Quantcast
Channel: CSDN博客推荐文章
Viewing all articles
Browse latest Browse all 35570

LINUX AWK TUTORIALS : A PERFECT ONE

$
0
0


awk Command

Purpose

       Finds lines in files that match a pattern and performs specified actions on those lines.

Syntax

       awk [ -u  ] [ -F Ere ] [ -v Assignment ] ... { -f ProgramFile | 'Program' } [ [ File ... | Assignment ... ] ]
       ...

Description

       The awk command utilizes a set of user-supplied instructions to compare a set of files, one line at a time, to
       extended regular expressions supplied by the user. Then actions are performed upon any line that matches the
       extended regular expressions.

       The pattern searching of the awk command is more general than that of the grep command, and it allows the user
       to perform multiple actions on input text lines. The awk command programming language requires no compiling, and
       allows the user to use variables, numeric functions, string functions, and logical operators.

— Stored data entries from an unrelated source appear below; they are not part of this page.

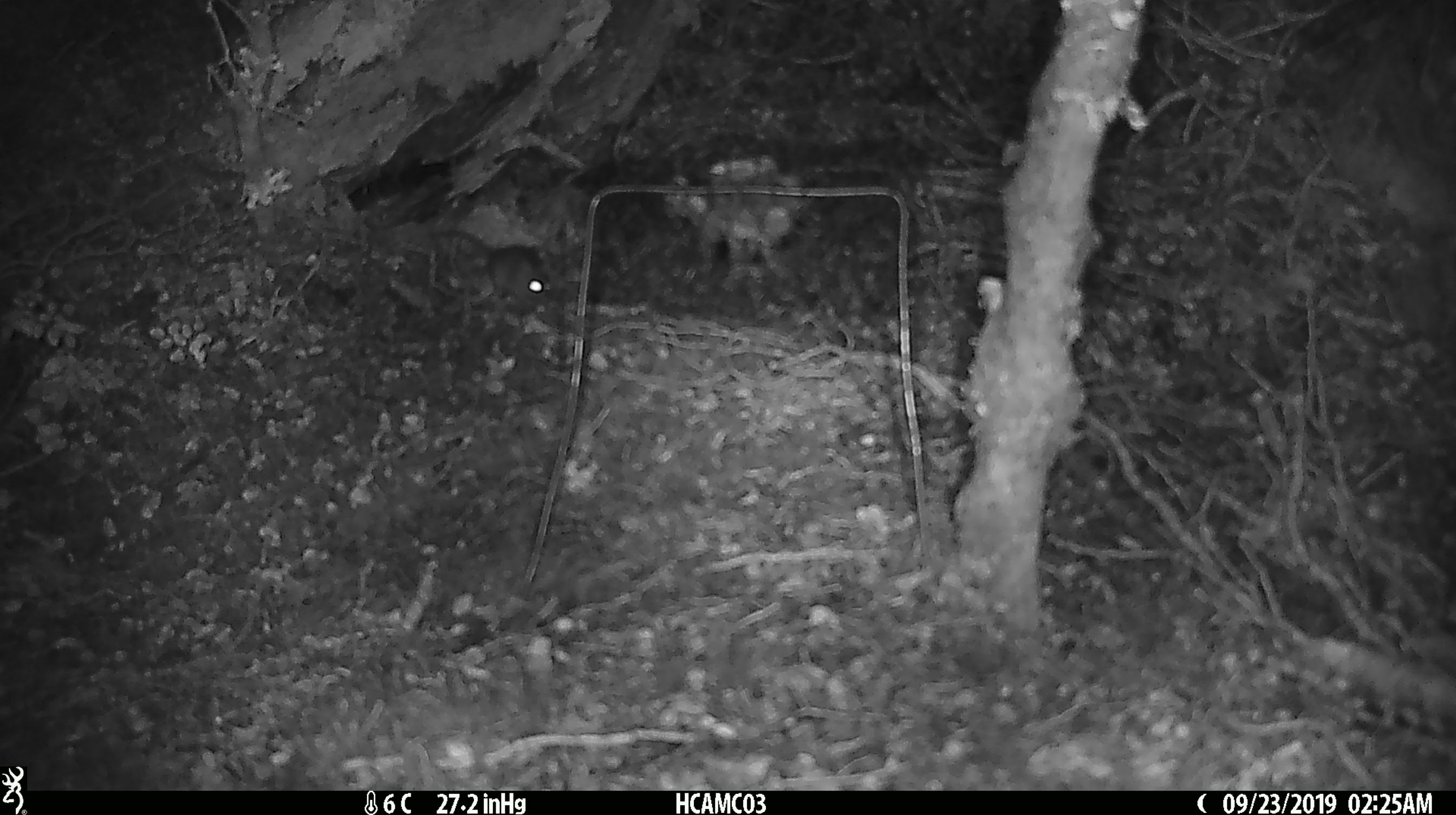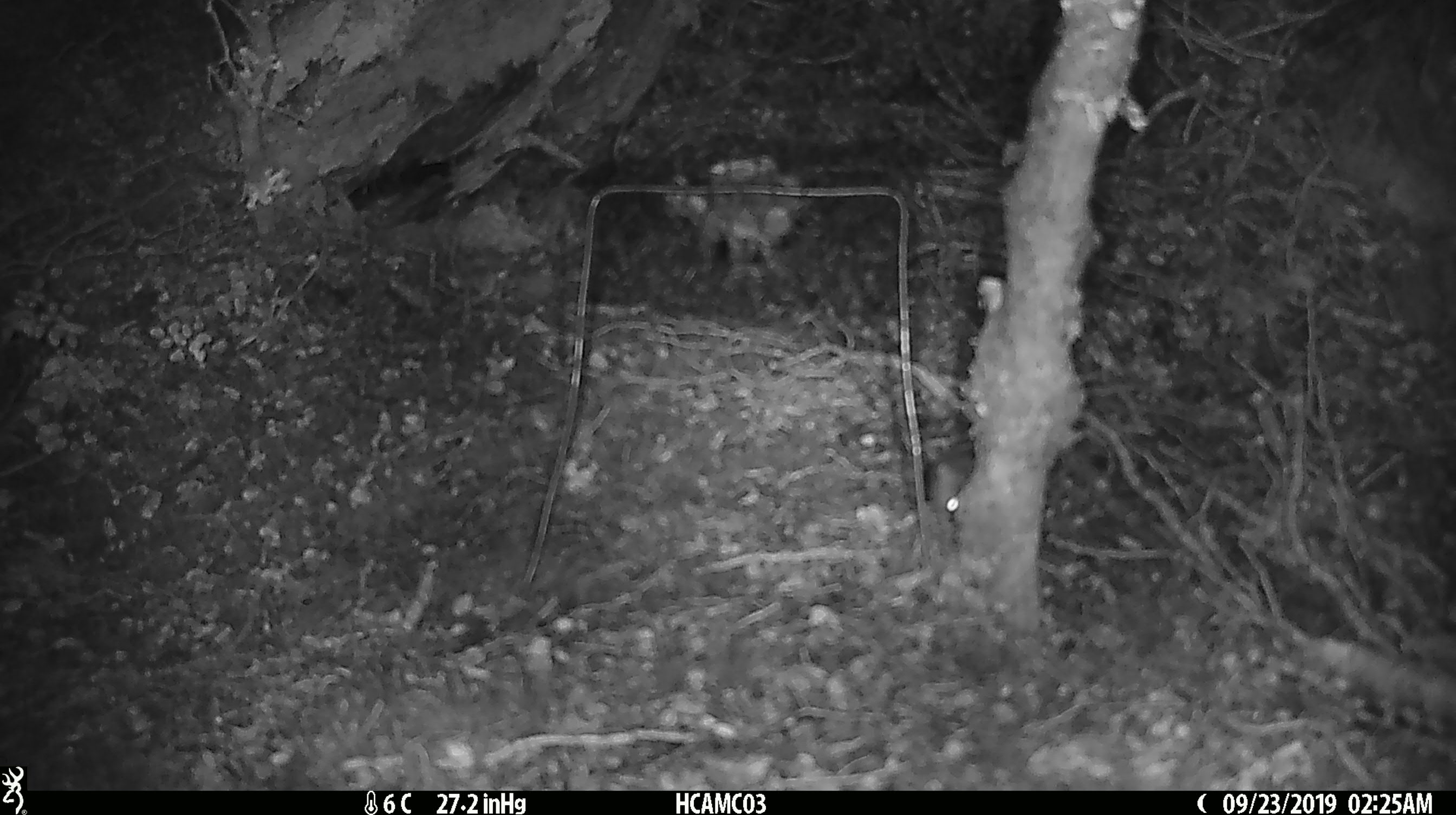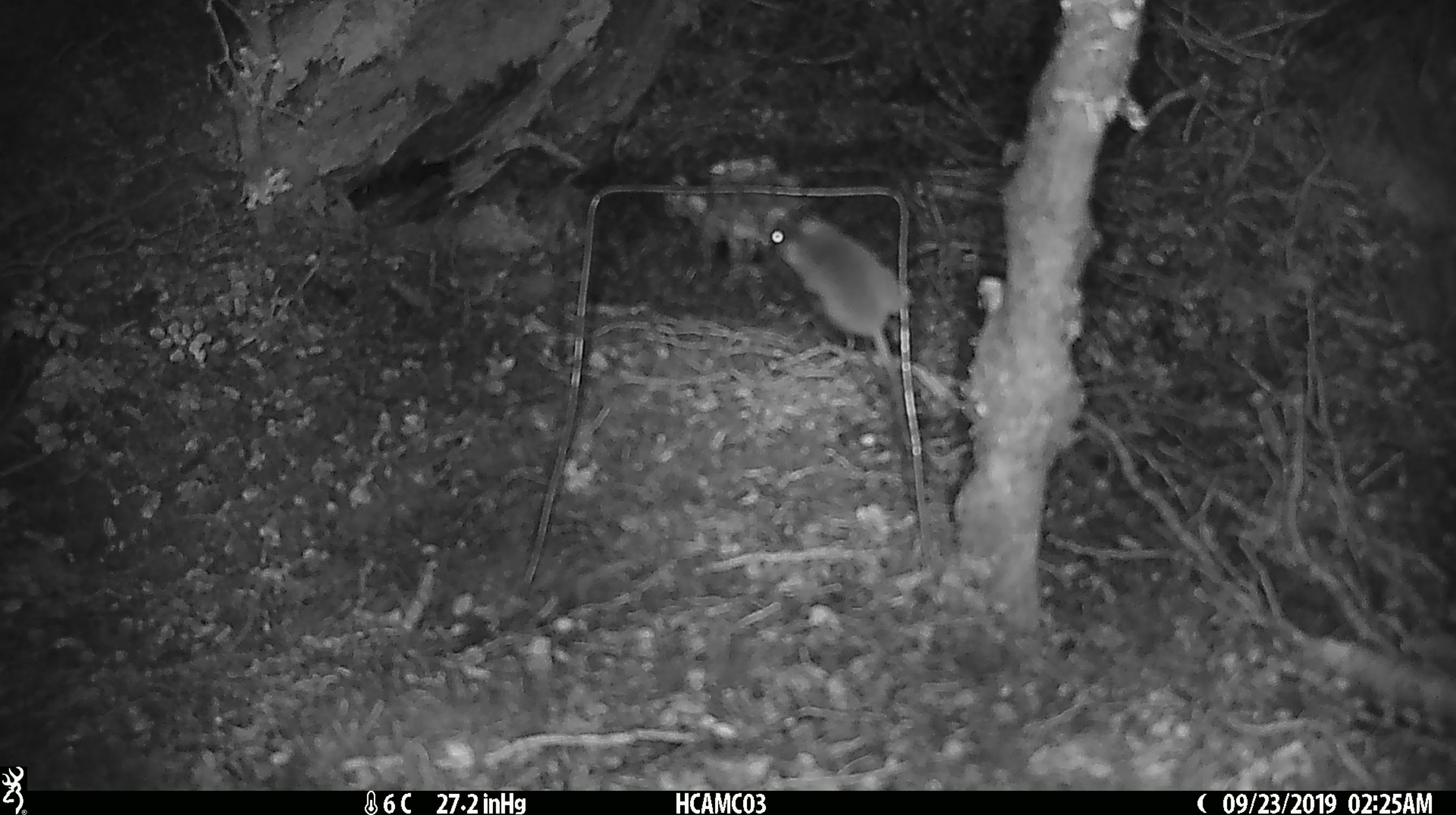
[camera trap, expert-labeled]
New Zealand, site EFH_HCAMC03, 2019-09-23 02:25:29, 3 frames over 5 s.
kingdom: Animalia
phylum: Chordata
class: Mammalia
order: Rodentia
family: Muridae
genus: Mus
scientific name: Mus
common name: mouse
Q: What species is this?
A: Mouse (Mus).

       The awk command is affected by the LANG, LC_ALL, LC_COLLATE, LC_CTYPE, LC_MESSAGES, LC_NUMERIC, NLSPATH, and
       PATH environment variables.

       The following topics are covered in this article:
       *    Input for the awk Command
       *    Output for the awk Command
       *    File Processing with Records and Fields
       *    The awk Command Programming Language
              *    Patterns
              *    Actions
              *    Variables
              *    Special Variables
       *    Flags
       *    Examples

Input for the awk Command

       The awk command takes two types of input: input text files and program instructions.

Input Text Files

       Searching and actions are performed on input text files. The files are specified by:
       *    Specifying the File variable on the command line.
       *    Modifying the special variables ARGV and ARGC.
       *    Providing standard input in the absence of the File variable.

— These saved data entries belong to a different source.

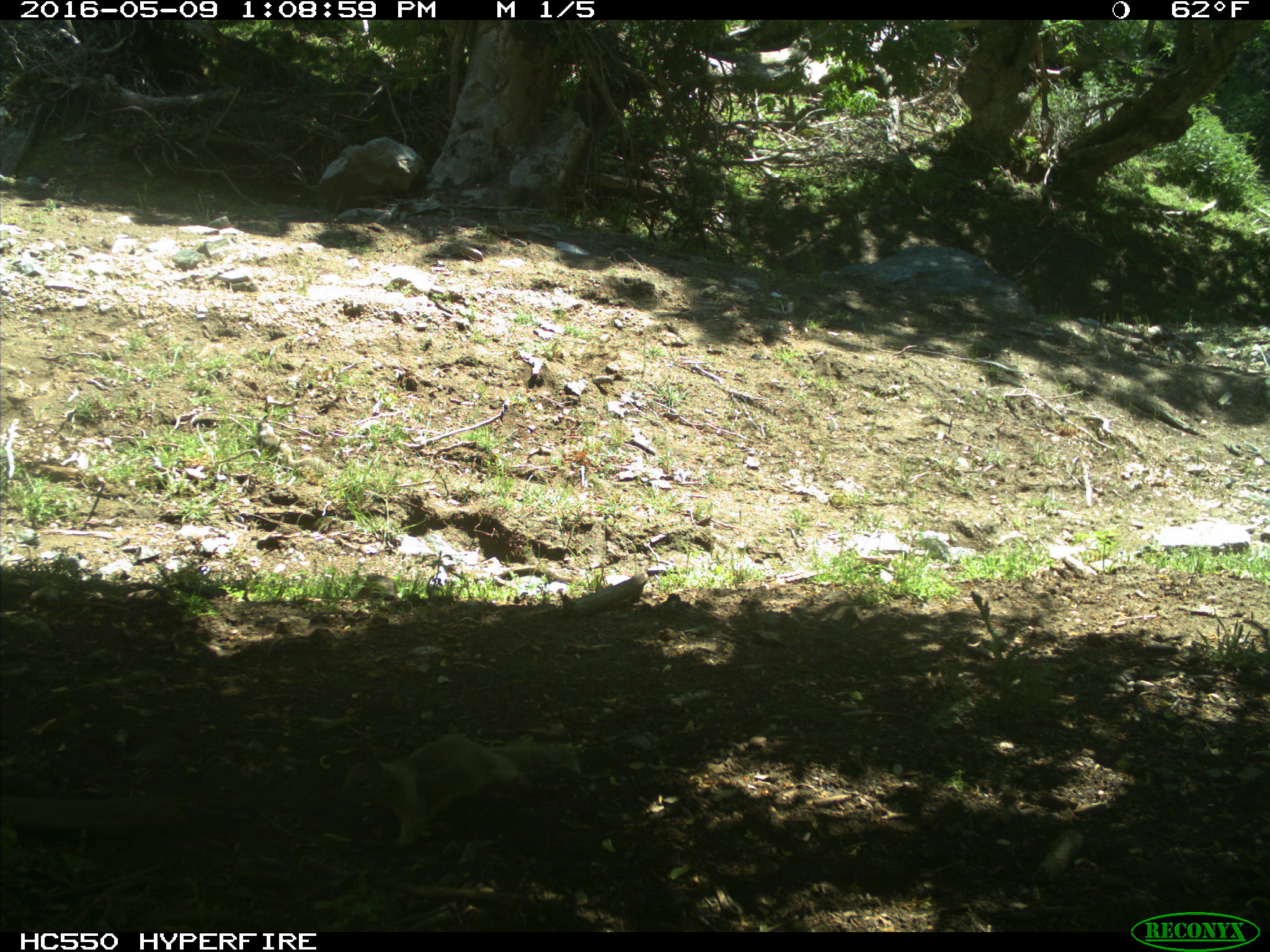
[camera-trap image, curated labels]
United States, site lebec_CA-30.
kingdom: Animalia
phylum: Chordata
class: Mammalia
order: Rodentia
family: Sciuridae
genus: Otospermophilus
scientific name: Otospermophilus beecheyi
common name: california ground squirrel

       If multiple files are specified with the File variable, the files are processed in the order specified.

Program Instructions

       Instructions provided by the user control the actions of the awk command. These instructions come from either
       the `Program' variable on the command line or from a file specified by the -f flag together with the ProgramFile
       variable. If multiple program files are specified, the files are concatenated in the order specified and the
       resultant order of instructions is used.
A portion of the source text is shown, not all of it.